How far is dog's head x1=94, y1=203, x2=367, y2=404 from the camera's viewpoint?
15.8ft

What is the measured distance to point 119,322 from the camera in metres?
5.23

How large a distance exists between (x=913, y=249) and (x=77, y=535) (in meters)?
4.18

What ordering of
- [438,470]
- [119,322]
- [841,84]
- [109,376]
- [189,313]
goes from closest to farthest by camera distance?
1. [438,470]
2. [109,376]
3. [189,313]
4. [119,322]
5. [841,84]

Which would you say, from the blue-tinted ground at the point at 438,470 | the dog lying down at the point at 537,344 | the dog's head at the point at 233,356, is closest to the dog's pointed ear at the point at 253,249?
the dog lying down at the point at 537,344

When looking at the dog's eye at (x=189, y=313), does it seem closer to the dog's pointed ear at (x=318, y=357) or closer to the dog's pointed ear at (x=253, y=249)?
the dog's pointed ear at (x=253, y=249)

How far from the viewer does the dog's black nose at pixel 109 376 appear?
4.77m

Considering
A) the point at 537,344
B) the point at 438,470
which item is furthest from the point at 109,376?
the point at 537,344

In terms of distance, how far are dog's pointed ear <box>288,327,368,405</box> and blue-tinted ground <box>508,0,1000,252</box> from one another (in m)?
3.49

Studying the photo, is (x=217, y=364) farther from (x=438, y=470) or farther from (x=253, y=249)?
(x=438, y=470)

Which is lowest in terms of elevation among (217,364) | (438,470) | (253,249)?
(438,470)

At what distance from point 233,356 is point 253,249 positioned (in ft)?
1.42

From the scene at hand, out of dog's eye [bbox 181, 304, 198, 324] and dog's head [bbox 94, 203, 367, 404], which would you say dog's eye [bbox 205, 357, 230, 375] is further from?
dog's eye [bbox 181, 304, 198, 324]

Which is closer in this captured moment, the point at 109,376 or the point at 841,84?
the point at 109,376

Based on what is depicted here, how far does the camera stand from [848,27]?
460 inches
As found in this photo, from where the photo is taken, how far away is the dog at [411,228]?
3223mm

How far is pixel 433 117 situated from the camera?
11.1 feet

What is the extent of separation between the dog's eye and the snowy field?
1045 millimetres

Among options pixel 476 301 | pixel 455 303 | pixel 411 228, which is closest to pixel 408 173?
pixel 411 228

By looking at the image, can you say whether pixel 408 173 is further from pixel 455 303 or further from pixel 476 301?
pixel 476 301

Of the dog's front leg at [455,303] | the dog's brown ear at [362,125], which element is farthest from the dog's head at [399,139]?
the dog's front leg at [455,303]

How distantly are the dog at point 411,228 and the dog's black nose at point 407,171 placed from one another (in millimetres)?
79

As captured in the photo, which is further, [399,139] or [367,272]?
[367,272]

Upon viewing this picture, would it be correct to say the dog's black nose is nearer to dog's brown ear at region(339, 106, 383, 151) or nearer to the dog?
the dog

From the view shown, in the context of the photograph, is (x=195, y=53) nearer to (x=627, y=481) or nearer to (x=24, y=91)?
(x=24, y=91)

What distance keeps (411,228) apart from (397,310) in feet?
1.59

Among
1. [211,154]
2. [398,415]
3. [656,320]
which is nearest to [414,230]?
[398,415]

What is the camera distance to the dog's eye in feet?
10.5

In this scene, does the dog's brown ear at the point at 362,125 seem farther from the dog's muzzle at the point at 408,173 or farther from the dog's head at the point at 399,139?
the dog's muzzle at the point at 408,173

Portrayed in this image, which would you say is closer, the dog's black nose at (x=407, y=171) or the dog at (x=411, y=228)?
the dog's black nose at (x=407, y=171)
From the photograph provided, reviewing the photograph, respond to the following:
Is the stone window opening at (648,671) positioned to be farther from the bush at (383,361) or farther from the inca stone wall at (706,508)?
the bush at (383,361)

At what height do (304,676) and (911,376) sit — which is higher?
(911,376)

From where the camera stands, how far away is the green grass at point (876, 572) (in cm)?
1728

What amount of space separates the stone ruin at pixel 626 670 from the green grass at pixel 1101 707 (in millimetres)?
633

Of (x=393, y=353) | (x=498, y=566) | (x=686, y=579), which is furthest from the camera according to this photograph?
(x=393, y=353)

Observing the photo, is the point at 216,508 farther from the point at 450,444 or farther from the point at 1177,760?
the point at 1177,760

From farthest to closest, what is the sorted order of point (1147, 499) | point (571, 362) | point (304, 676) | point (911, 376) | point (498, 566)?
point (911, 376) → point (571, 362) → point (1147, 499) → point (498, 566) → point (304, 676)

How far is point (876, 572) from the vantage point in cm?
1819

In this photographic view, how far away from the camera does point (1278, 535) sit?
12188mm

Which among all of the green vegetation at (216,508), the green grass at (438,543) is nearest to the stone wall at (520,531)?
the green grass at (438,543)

━━━━━━━━━━━━━━━━

Please reproduce the data above word for word, starting at the line that contains "Which among all" and running through the end of the data.

### SOLUTION
Which among all of the green vegetation at (216,508), the green grass at (438,543) is nearest to the stone wall at (520,531)?
the green grass at (438,543)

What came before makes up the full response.